Por eso sin duda fue el padre tan celoso de los
noviazgos así que se desarrolló. La tenía
siempre a su lado, dedicado completamente a ella,
que le bastaba para llenar su corazón, y sin comprender
que era imposible la reciprocidad. La gente criticaba
su egoísmo.
—Parece que la cría para monja.
Se buscaba la amistad de la muchacha como medio
de tratar al padre, que por no dejarla sola y evitar
la influencia de las amiguitas, estaba siempre presente
en sus visitas y reuniones, en las que tratando
de hacerse agradable, les preparaba sorpresas, regalos
de joyas, meriendas, excursiones y juegos. No la
había dejado ir al colegio, ni tratarse con nadie
en intimidad. Por eso Santita se conformaba de buen
grado a su vida, enamorada del cariño de su padre,
que le parecía incomparable con todos los noviazgos
de sus amigas. Bien es verdad que don Felipe tenía
buen cuidado de que no se hablase de eso delante
de ella; y en cuanto en una reunión aparecían muchachos,
ya no volvían más. Se escandalizaban las comadres.
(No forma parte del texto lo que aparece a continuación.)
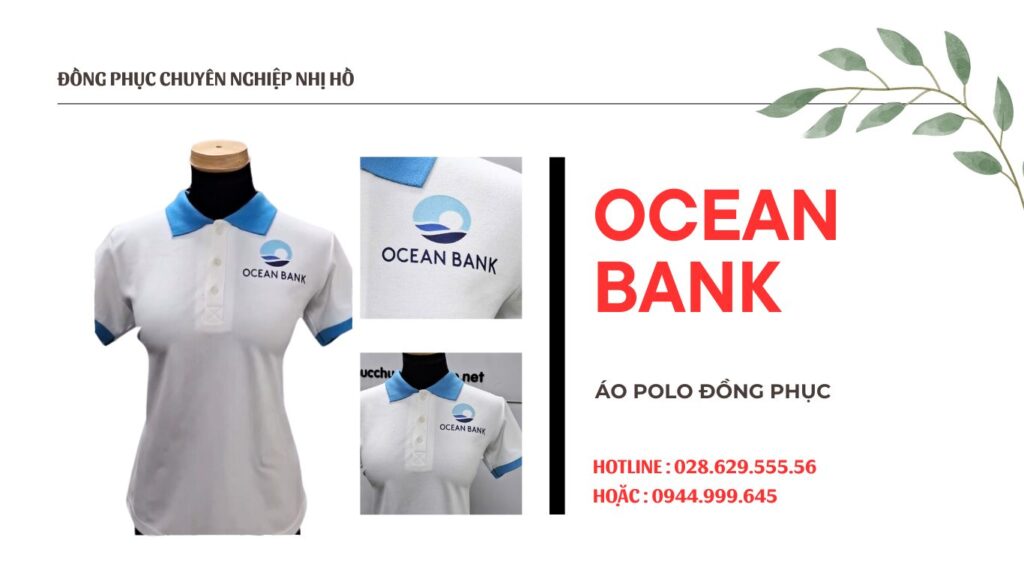 Áo Thun Đồng Phục Ocean Bank: Nét Thanh Lịch Từ Sắc Trắng Phối Xanh Và Chất Liệu Cao Cấp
Ya no sólo él había desdeñado una nueva unión,
sino que parecía querer que la hija se quedase solterona.
Lo achacaban a avaricia.
—Está podrido de dinero y no quiere que la hija
se case por no soltar la dote.
Las comadres con hijos casaderos estaban furiosas
e intrigaban para conseguir la alianza con don Felipe.
Y al fin Santita se enamoró. Se enamoró del modo
fulminante con que se enamoran las mujeres andaluzas.
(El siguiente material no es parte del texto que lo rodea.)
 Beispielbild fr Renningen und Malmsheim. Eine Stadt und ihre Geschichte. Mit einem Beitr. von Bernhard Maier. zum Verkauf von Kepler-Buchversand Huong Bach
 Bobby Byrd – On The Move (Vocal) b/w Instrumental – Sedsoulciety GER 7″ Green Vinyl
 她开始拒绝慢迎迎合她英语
Vio a Leovigildo en una reunión en casa de una de
sus amigas. ¡Leovigildo! Le llamó la atención
aquel nombre de rey godo que tenía el joven dependiente
de comercio, acabado de llegar de Barcelona. Era
hijo de una familia modesta de un pueblecillo cercano;
pero a ella lo pareció un hombre distinguido, excepcional,
como su nombre. Aquel Leovigildo hacía versos y
tenía aspecto do enfermo. ¡Qué interesante! Recitaba
poniendo en blanco los ojos negros, rodeados de
un círculo morado, y accionando con una mano larga,
pálida, afinada, en la que llevaba un ópalo. A Santita
le parecía el colmo de la distinción.
Aquel mes subió la cuenta de sus gastos en la tienda.
Todos los días necesitaba algún pedazo de tela o
algún metro de encaje.
Su criada iba y venía para buscar el color, o la
calidad, trayendo y llevando muestras y recados.
—¿Qué te ha dicho?—interrogaba ella.